Copy each line exactly.

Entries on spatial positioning
☆ ☆ ☆

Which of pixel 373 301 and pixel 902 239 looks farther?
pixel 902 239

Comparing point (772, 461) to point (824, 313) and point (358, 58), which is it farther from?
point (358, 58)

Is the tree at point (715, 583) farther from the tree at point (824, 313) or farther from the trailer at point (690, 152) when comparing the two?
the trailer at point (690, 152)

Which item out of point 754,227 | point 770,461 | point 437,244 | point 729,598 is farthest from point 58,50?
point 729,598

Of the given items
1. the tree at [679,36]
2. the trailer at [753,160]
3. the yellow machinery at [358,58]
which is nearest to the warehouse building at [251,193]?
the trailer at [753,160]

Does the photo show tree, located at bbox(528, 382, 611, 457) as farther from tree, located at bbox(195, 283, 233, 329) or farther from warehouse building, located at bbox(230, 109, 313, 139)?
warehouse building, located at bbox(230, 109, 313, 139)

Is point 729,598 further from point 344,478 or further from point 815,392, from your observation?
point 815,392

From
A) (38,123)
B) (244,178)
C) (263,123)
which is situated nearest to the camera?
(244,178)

☆ ☆ ☆

Full output —
Which of pixel 373 301 and pixel 902 239 looks farther?
pixel 902 239

Comparing point (772, 461) to point (824, 313) and point (358, 58), which is it farther from?
point (358, 58)

Is the tree at point (715, 583) farther from the tree at point (824, 313) or farther from the trailer at point (690, 152) when comparing the two?
the trailer at point (690, 152)

Which item out of point 754,227 | point 770,461 | point 437,244 | point 729,598 is farthest from point 58,50?
point 729,598

Of the given items
1. the tree at [679,36]
2. the trailer at [753,160]
3. the yellow machinery at [358,58]
which is nearest to the warehouse building at [251,193]?
the trailer at [753,160]

Does the photo show tree, located at bbox(528, 382, 611, 457) as farther from tree, located at bbox(195, 283, 233, 329) or farther from warehouse building, located at bbox(230, 109, 313, 139)?
warehouse building, located at bbox(230, 109, 313, 139)

Is point 729,598 further from point 344,478 or further from point 815,392, from your observation?
point 815,392

From
A) (38,123)
B) (244,178)
C) (263,123)
which is situated nearest to the camera?
(244,178)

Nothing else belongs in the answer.